Sumber –
-*-

Di bidang penguasaan teknologi pesawat terbang, Indonesia telah terkenal
sebagai satu-satunya negara di Asia Tenggara yang memproduksi dan
mengembangkan pesawat sendiri. Walaupun di bidang pemasaran produksi
pesawatnya sendiri harus kita akui kita masih kalah bila dibandingkan
dengan Brazil, yang mengembangkan EMBRAER dan memasarkannya ke seluruh
dunia.
Akan tetapi, beberapa tahun belakangan ini, beberapa negara mulai
mengalihkan perhatiannya ke pesawat buatan Indonesia, sebut saja
Malaysia, Pakistan, UAE, Philipina, dan Korea Utara, serta beberapa
negara lainnya. CN-235 tampaknya akan mendapatkan pangsa pasar yang
lebih luas di beberapa tahun kedepan setelah lebih banyak negara yang
sadar akan kehandalannya. Malaysia sendiri berencana memesan 4 pesawat
tambahan untuk menambah jumlah pesawat CN-235 yang sudah mereka miliki.
Apalagi dengan kejadian jatuhnya pesawat MA-60 milik PT Merpati
Nusantara Airlines buatan Xi’an Aircraft International Company semakin
menuai opini : " Kenapa kita tidak menggunakan pesawat produksi dalam
negeri saja ? ". Padahal banyak laporan yang melansir bahwa harga
pesawat China malahan terlalu mahal dibanding produksi dalam negeri,
apalagi ditambah kualitas barang yang patut dipertanyakan, bahkan ada
isu yang berkembang bahwa pembelian pesawat China tersebut dibumbui
unsur KKN (perlu dicheck ulang kontraknya ?, itu pun perkataan banyak
media massa).

-*-

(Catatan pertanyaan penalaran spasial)
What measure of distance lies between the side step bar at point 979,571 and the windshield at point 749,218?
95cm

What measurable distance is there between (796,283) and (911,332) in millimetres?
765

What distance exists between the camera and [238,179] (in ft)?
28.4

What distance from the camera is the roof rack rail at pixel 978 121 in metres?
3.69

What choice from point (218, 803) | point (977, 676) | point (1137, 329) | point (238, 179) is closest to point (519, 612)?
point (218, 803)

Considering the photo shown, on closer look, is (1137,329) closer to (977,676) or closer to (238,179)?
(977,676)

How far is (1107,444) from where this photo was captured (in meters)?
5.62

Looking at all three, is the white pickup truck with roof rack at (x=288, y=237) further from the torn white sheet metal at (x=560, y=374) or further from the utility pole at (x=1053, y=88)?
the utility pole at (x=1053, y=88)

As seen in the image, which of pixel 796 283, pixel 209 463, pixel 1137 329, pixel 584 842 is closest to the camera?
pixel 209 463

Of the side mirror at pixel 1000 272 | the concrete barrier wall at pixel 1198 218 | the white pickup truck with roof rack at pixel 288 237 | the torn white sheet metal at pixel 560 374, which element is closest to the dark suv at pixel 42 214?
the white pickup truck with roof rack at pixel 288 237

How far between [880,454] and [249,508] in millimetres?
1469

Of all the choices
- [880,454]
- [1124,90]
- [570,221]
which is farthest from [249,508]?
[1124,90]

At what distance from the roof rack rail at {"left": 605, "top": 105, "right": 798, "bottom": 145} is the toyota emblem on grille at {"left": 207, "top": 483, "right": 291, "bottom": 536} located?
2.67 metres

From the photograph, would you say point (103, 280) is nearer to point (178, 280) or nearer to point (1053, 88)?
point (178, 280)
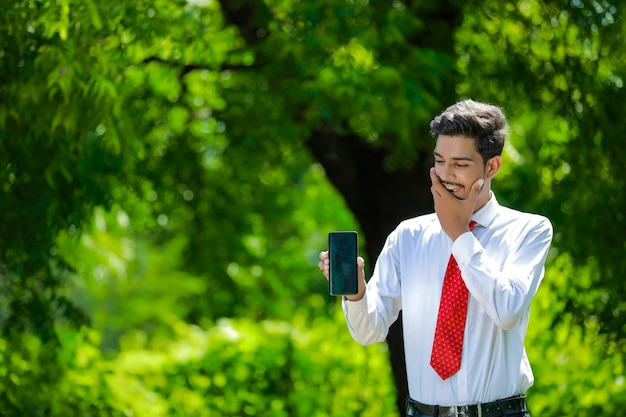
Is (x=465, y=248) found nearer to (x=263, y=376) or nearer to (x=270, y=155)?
(x=270, y=155)

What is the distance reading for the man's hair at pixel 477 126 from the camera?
2.97 metres

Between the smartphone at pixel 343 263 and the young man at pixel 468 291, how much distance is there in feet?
0.09

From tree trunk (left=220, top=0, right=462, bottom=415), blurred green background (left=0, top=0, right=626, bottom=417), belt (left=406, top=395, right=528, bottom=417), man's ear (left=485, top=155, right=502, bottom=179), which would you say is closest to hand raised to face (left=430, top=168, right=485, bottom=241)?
man's ear (left=485, top=155, right=502, bottom=179)

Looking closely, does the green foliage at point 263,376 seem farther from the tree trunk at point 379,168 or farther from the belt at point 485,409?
the belt at point 485,409

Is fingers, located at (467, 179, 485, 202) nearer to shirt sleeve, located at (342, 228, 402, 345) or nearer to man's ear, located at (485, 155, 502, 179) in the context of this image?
man's ear, located at (485, 155, 502, 179)

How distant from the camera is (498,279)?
9.29ft

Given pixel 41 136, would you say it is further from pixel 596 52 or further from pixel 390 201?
pixel 596 52

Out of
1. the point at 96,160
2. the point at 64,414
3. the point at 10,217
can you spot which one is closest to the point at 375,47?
the point at 96,160

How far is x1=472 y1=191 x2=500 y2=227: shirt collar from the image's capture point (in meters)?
3.07

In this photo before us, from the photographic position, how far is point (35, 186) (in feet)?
18.1

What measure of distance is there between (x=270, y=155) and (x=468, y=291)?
4.40m

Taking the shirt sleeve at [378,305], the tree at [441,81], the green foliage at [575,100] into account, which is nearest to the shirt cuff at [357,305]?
the shirt sleeve at [378,305]

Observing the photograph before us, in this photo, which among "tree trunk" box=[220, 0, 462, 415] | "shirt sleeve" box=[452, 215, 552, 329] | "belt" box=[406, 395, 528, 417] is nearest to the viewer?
"shirt sleeve" box=[452, 215, 552, 329]

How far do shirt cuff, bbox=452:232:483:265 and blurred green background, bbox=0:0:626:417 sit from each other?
2.29m
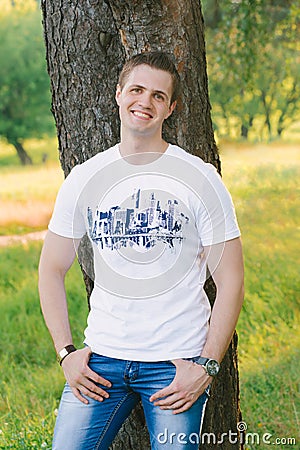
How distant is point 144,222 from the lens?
2250mm

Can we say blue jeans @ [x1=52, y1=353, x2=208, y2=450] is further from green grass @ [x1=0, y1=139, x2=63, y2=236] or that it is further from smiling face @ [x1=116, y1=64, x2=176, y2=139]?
green grass @ [x1=0, y1=139, x2=63, y2=236]

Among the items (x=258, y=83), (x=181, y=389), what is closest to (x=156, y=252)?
(x=181, y=389)

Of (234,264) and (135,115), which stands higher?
(135,115)

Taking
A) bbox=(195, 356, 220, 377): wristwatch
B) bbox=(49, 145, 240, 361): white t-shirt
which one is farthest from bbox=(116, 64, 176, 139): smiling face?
bbox=(195, 356, 220, 377): wristwatch

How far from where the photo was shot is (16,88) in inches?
1200

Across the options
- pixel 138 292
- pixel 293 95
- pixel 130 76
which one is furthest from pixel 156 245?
pixel 293 95

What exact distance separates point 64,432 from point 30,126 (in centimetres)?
3002

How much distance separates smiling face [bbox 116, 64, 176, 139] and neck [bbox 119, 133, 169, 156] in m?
0.01

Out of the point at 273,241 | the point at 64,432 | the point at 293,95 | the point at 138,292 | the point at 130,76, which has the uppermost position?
the point at 130,76

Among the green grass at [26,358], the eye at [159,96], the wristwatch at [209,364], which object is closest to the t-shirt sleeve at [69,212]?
the eye at [159,96]

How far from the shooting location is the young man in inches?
86.7

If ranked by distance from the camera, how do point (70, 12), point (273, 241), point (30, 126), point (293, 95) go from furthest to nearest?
point (30, 126), point (293, 95), point (273, 241), point (70, 12)

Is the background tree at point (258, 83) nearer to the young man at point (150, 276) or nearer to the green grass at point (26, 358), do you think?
the green grass at point (26, 358)

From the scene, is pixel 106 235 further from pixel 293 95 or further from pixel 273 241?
pixel 293 95
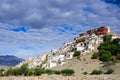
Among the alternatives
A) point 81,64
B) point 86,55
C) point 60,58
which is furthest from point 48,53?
point 81,64

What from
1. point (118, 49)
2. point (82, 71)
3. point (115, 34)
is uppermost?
point (115, 34)

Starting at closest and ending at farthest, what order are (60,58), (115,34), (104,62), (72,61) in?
(104,62) < (72,61) < (60,58) < (115,34)

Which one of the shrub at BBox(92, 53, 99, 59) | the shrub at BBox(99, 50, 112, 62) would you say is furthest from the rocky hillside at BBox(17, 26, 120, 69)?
the shrub at BBox(99, 50, 112, 62)

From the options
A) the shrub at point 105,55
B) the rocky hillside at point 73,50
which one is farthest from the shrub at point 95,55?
the rocky hillside at point 73,50

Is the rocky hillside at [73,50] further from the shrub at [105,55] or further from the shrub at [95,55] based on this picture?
the shrub at [105,55]

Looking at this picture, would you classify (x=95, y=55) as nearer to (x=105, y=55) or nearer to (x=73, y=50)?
(x=105, y=55)

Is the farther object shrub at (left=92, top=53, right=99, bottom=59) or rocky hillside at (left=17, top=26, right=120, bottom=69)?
rocky hillside at (left=17, top=26, right=120, bottom=69)

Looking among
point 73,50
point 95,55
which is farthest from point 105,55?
point 73,50

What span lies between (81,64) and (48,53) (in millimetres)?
42303

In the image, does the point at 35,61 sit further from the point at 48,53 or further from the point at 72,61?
the point at 72,61

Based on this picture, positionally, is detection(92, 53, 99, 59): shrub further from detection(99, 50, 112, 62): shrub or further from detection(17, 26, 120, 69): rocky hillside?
detection(17, 26, 120, 69): rocky hillside

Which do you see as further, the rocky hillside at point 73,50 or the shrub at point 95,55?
the rocky hillside at point 73,50

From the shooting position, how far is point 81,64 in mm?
98812

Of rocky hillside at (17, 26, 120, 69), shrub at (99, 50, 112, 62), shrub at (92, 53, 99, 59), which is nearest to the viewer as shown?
shrub at (99, 50, 112, 62)
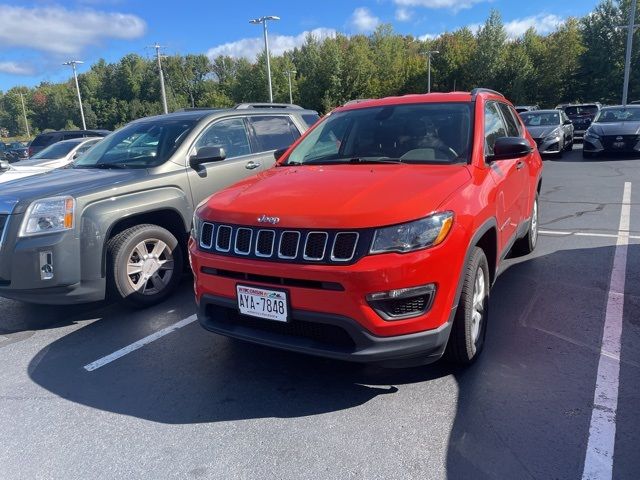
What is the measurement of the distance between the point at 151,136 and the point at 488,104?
350 cm

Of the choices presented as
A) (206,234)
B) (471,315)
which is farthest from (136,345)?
(471,315)

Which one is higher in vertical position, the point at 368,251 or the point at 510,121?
the point at 510,121

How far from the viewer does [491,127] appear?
4078mm

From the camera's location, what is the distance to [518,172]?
14.6ft

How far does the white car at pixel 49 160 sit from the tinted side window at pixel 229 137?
591 centimetres

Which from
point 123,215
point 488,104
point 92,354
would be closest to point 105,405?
point 92,354

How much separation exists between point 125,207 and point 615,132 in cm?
1461

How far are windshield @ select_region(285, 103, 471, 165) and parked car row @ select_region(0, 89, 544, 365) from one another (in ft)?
0.05

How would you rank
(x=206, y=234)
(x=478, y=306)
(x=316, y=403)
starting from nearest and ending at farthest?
(x=316, y=403)
(x=206, y=234)
(x=478, y=306)

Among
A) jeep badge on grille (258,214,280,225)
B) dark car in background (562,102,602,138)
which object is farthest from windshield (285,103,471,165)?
dark car in background (562,102,602,138)

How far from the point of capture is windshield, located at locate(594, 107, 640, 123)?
48.3 feet

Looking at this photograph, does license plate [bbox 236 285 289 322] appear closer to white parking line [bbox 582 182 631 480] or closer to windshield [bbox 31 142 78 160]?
Answer: white parking line [bbox 582 182 631 480]

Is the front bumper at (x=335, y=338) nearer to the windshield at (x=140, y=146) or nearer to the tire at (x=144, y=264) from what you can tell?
the tire at (x=144, y=264)

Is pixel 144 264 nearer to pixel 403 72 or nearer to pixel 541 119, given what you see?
pixel 541 119
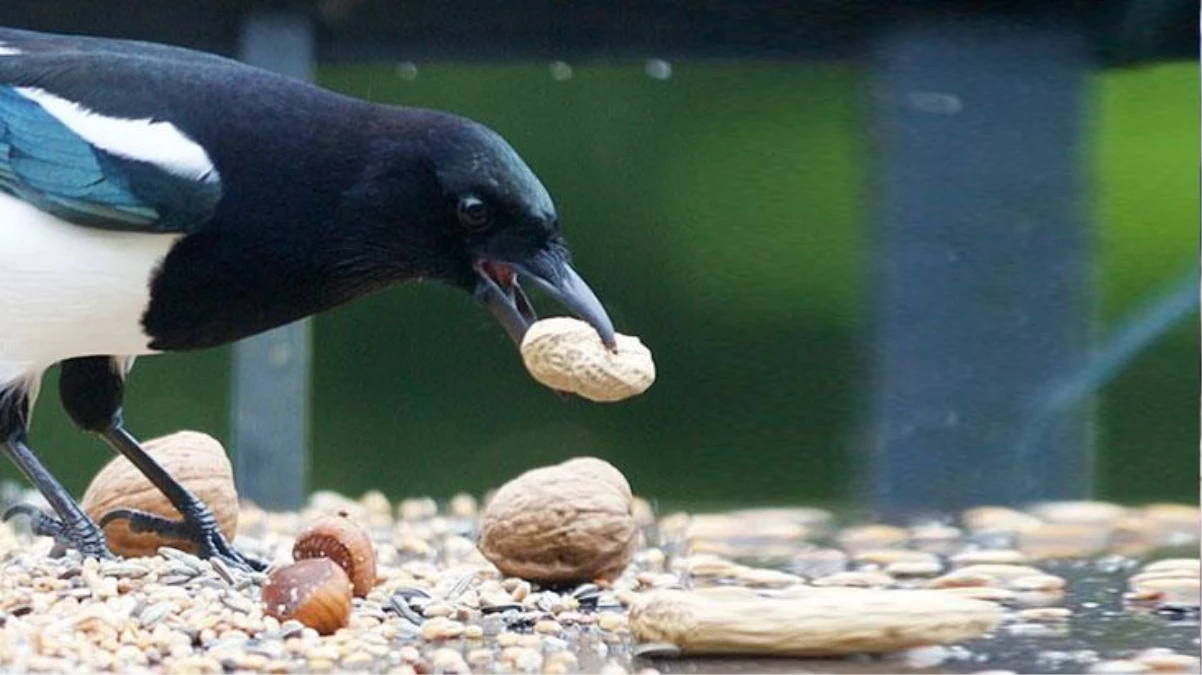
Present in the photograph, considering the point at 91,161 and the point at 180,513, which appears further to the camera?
the point at 180,513

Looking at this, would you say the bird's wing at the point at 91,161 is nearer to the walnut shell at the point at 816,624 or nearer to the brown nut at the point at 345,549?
the brown nut at the point at 345,549

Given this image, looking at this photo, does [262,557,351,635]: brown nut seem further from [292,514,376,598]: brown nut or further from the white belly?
the white belly

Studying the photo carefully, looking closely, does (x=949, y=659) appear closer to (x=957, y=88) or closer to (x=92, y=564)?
(x=92, y=564)

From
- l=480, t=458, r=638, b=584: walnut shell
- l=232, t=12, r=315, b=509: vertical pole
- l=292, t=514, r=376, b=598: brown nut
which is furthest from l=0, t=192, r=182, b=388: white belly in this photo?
l=232, t=12, r=315, b=509: vertical pole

-*-

Yang Diharapkan –
Sunting teks tentang pesawat buatan Indonesia dengan menuliskan kembali bagian dari "Apalagi dengan kejadian" sampai "media massa).", lalu ganti "media massa" dengan "pers".

Penyelesaian Tugas –
Apalagi dengan kejadian jatuhnya pesawat MA-60 milik PT Merpati
Nusantara Airlines buatan Xi’an Aircraft International Company semakin
menuai opini : " Kenapa kita tidak menggunakan pesawat produksi dalam
negeri saja ? ". Padahal banyak laporan yang melansir bahwa harga
pesawat China malahan terlalu mahal dibanding produksi dalam negeri,
apalagi ditambah kualitas barang yang patut dipertanyakan, bahkan ada
isu yang berkembang bahwa pembelian pesawat China tersebut dibumbui
unsur KKN (perlu dicheck ulang kontraknya ?, itu pun perkataan banyak
pers).